ИЗБРАННЫЙ ОТРЫВОК:

━━━━━━━━━━━━━━━━━━━━━━━━━━━━━━

Нарана беспокоится прежде всего о близких людях: о молодых мужчинах из своего села и о том, как живет ее село во время войны. 

Часто, однако, жертвование денег на нужды армии не является в строгом смысле добровольным: многие сдают деньги потому, что не готовы идти против коллективной нормы помощи «своим». Однажды Мэгрэн, ключевая собеседница нашей исследовательницы в селе Удург, посвященная в детали исследования, рассказала ей историю о своей коллеге. В разговоре с Мэгрэн женщина сначала возмущалась тем, что ее мужа несправедливо забирают на войну, а затем внезапно воскликнула: «Я ведь совсем забыла на пожертвования скинуться для наших!» 

Исследовательница предположила было в ответ, что жители Удурга боятся репрессий и поэтому избегают критических высказываний о войне, но Мэгрэн уверенно отвергла ее предположение:

«Какие тут репрессии в Удурге!? Нет, это в городе все боятся, а здесь именно желание быть вместе со всеми, не выпадать из большинства, из нормы» (этнографический дневник, Удург, октябрь 2023).

Наконец, порой участие в подобных сборах является «добровольно-принудительным». Дело в том, что сборы денег на нужды армии проводятся как общественными энтузиастами, так и государственными организациями. Формально для их сотрудников пожертвования являются добровольными, но многие, в том числе противники войны, боятся, что отказ от участия не понравится администрации и коллегам и будет иметь последствия. 

Уже упоминавшаяся выше Мэгрэн, однозначная противница войны, рассказала исследовательнице, что периодически ей и ее антивоенным коллегам приходится участвовать в сборах «на СВО». Однажды, например, коллега Мэгрэн попросила ее «закинуть 300 рублей на поддержку участников СВО». «Я не хочу закидывать!» — ответила Мэгрэн, объяснив, что она не поддерживает «СВО» и против таких пожертвований. «Если вы так скажете всем, то просто станете белой вороной», — парировала коллега.

Затем она из лучших побуждений посоветовала Мэгрэн отдать 300 рублей хотя бы для того, чтобы не создавать для себя стрессовую ситуацию, «этот стресс не стоит этих 300 рублей». Под конец разговора коллега Мэгрэн призналась, что сама не поддерживает войну и участвует в сборах только для того, чтобы от нее «отстали» (этнографический дневник, Удург, октябрь 2023). Таким образом, норма помощи «своим» заставляет участвовать в подобных сборах даже тех, кто не хочет этого делать и не поддерживает войну.

━━━━━━━━━━━━━━━━━━━━━━━━━━━━━━

МАТЕРИАЛ:
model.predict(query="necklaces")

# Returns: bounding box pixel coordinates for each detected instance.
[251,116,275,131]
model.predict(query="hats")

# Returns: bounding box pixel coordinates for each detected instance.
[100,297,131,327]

━━━━━━━━━━━━━━━━━━━━━━━━━━━━━━

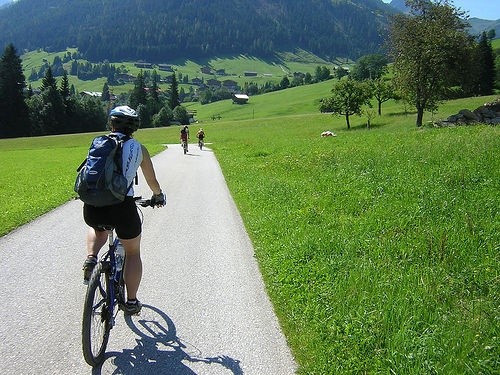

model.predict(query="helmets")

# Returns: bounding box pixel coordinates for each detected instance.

━━━━━━━━━━━━━━━━━━━━━━━━━━━━━━

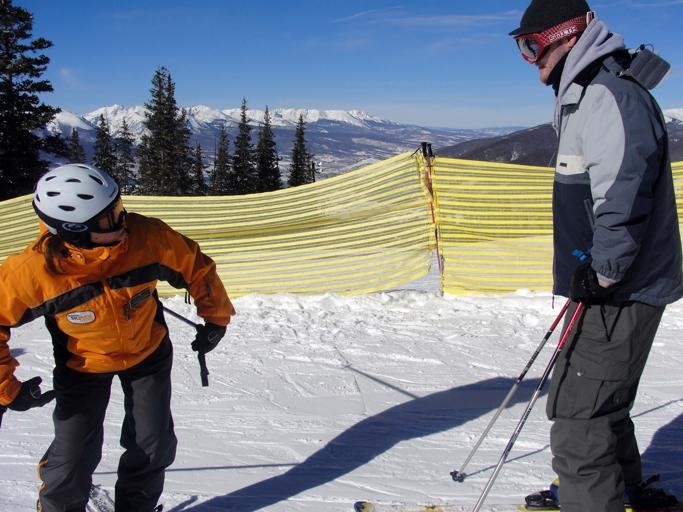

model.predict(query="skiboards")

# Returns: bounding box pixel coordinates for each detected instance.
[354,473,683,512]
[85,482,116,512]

━━━━━━━━━━━━━━━━━━━━━━━━━━━━━━

СПИСОК ЗАДАНИЙ:
[1] Ответьте на вопросы по отрывку о сборах денег в селе Удург.
(a) Где, по словам Мэгрэн, «все боятся»?
(b) Какую сумму коллега попросила Мэгрэн «закинуть»?
(c) Кем, по словам коллеги, станет Мэгрэн, если скажет всем о своем отказе?
[2] Перепишите часть отрывка о сборах денег в селе Удург между словами «Исследовательница предположила было» и «будет иметь последствия.» включительно. Замените в ней «Мэгрэн» на «собеседница».
[3] Допишите продолжение отрывка о сборах денег на нужды армии в селе Удург, начиная после его последнего предложения.

ОТВЕТЫ ПО ПОРЯДКУ:
[1]
(a) В городе.
(b) 300 рублей.
(c) Белой вороной.

[2]
Исследовательница предположила было в ответ, что жители Удурга боятся репрессий и поэтому избегают критических высказываний о войне, но собеседница уверенно отвергла ее предположение:

«Какие тут репрессии в Удурге!? Нет, это в городе все боятся, а здесь именно желание быть вместе со всеми, не выпадать из большинства, из нормы» (этнографический дневник, Удург, октябрь 2023).

Наконец, порой участие в подобных сборах является «добровольно-принудительным». Дело в том, что сборы денег на нужды армии проводятся как общественными энтузиастами, так и государственными организациями. Формально для их сотрудников пожертвования являются добровольными, но многие, в том числе противники войны, боятся, что отказ от участия не понравится администрации и коллегам и будет иметь последствия.

[3]
При этом противники войны могут помогать своим близким на фронте и по-настоящему добровольно. В первую очередь потому, что для них российская армия и мобилизованные жители республики — это совсем не одно и то же.

Во время интервью с членами одной семьи в Улан-Удэ — дочерью, мамой, ее сестрой и бабушкой, матерью сестер — исследовательница обнаружила, что все они настроены радикально против войны. Даже бабушка, которая раньше голосовала за Путина, изменила свое мнение под влиянием своих детей, которые познакомили ее с независимой журналистикой и «открыли ей глаза». «Путин очень неправильно повел себя. Как это так можно? Напасть вот так на Украину?!» — возмущается она. Однако чуть позже она с гордостью рассказывает о том, как буряты помогают своим на фронте:

«Один племянник воюет на Украине, отправили его в первую мобилизацию, сразу его — ночью приехали, из дома забрали. Ну! Потом дали подумать время, там собраться, все, и забрали. Вот два раза в отпуск приезжал. Ой, господи, лишь бы живой вернулся домой. Скорее бы война эта закончилась! <...> Вот как эта война началась, все, туда все отправляют, отправляют, и машины [с гуманитарной помощью]. Ой, с нашего поселения две, три машины отправили, помогают, вот, солдатикам, ребятам. И продукты, и мясо, и деньгами снабжают туда, прямо с администрации отправляют ответственного, ответственных людей. <...> Сколько продукции, сколько мяса — все отправляют и одежду, ну, все. <...> В общем, здорово помогают, видимо, наша волонтерская группа, женщины вот туда поехали. Ну, в этом отношении буряты молодцы, конечно» (женщина, 72 года, пенсионерка, Улан-Удэ).

Таким образом, сильная локальная идентичность усложняет восприятие войны: для многих жителей республики быть против войны не означает бросить на произвол своих близких или знакомых, оказавшихся на этой войне не по своей воле. Поэтому, продолжая критиковать войну приватно, они участвуют в сборах помощи оказавшимся в зоне боевых действий. При этом возможности отказаться от такого участия ограничены страхом социальных санкций, которые могут последовать при нарушении нормы помощи «своим».

Илья Чудеса, участник гонки Байкальская Миля 2021, за рулем по дороге на место фестиваля около деревни Максимиха в Бурятии

Война в жизни горожан

Три особенности региона влияют на то, как война проявляет себя в повседневной жизни жителей Республики Бурятия: специфика экономической ситуации и рынка труда, высокая пропорция призванных из Бурятии мужчин и роль социальных связей и групповой принадлежности. У всех, с кем говорила наша исследовательница за месяц, проведенный в республике, были родственники и знакомые, которые ушли на войну — добровольно или нет. Каждый или сам потерял кого-то, или знал того, кто пережил утрату. 

Из-за этого война, несмотря на все попытки жителей отстраниться от нее и «жить нормальной жизнью», постоянно присутствует на периферии их зрения: не через пропаганду и официальные призывы присоединиться к армии России, а в личных историях и коллективных практиках помощи армии и мобилизованным, проводах и похоронах, которые, в отличие от многих других мест, привлекают искреннее внимание и большое количество участников.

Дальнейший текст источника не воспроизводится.